Staff directory

ROMERA Thomas

PhD Student at Sorbonne University
Team : ALSOC
https://scholar.google.com/citations?user=3a-ZCD8AAAAJ&hl=en

Supervision : Lionel LACASSAGNE
Co-supervision : MEUNIER Quentin

Algorithm-Architecture Adaptation for Optical Flow on Embedded GPUs

Over the past two decades, commercial cameras have seen major advances in image and video quality, mainly thanks to technological progress in various components such as optics, digital storage, image stabilization, circuitry and digital sensors. The most notable advances have been in digital light sensors. To further improve the quality of camera images, innovations in image processing and computer vision are needed.

One of the major algorithmic blocks in this field is the estimation of pixel movement in a video, also known as optical flow. This block adds temporal information between frames of a video sequence that can be used to stabilize, denoise, unblur or increase the resolution. Most optical flow estimation algorithms are very effective in terms of quality, but their high processing time limits their real-time implementation on embedded platforms.

The work carried out in this thesis focuses on the optimization and efficient implementation of optical flow estimation algorithms on embedded graphics processors. Two iterative algorithms have been studied: the TV-L1 estimation method and the Horn-Schunck estimation method. The primary objective of this work is to achieve real-time processing (less than 40 ms per frame) on low-power platforms, while maintaining acceptable image resolution and flow estimation quality for the intended applications.

» **Material**
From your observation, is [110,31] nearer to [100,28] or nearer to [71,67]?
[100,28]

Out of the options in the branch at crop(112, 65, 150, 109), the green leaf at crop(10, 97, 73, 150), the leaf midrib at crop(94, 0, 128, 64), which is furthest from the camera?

» **What is being asked**
Write out the full staff directory entry above, word for word.

» **Task answer**
Staff directory

ROMERA Thomas

PhD Student at Sorbonne University
Team : ALSOC
https://scholar.google.com/citations?user=3a-ZCD8AAAAJ&hl=en

Supervision : Lionel LACASSAGNE
Co-supervision : MEUNIER Quentin

Algorithm-Architecture Adaptation for Optical Flow on Embedded GPUs

Over the past two decades, commercial cameras have seen major advances in image and video quality, mainly thanks to technological progress in various components such as optics, digital storage, image stabilization, circuitry and digital sensors. The most notable advances have been in digital light sensors. To further improve the quality of camera images, innovations in image processing and computer vision are needed.

One of the major algorithmic blocks in this field is the estimation of pixel movement in a video, also known as optical flow. This block adds temporal information between frames of a video sequence that can be used to stabilize, denoise, unblur or increase the resolution. Most optical flow estimation algorithms are very effective in terms of quality, but their high processing time limits their real-time implementation on embedded platforms.

The work carried out in this thesis focuses on the optimization and efficient implementation of optical flow estimation algorithms on embedded graphics processors. Two iterative algorithms have been studied: the TV-L1 estimation method and the Horn-Schunck estimation method. The primary objective of this work is to achieve real-time processing (less than 40 ms per frame) on low-power platforms, while maintaining acceptable image resolution and flow estimation quality for the intended applications.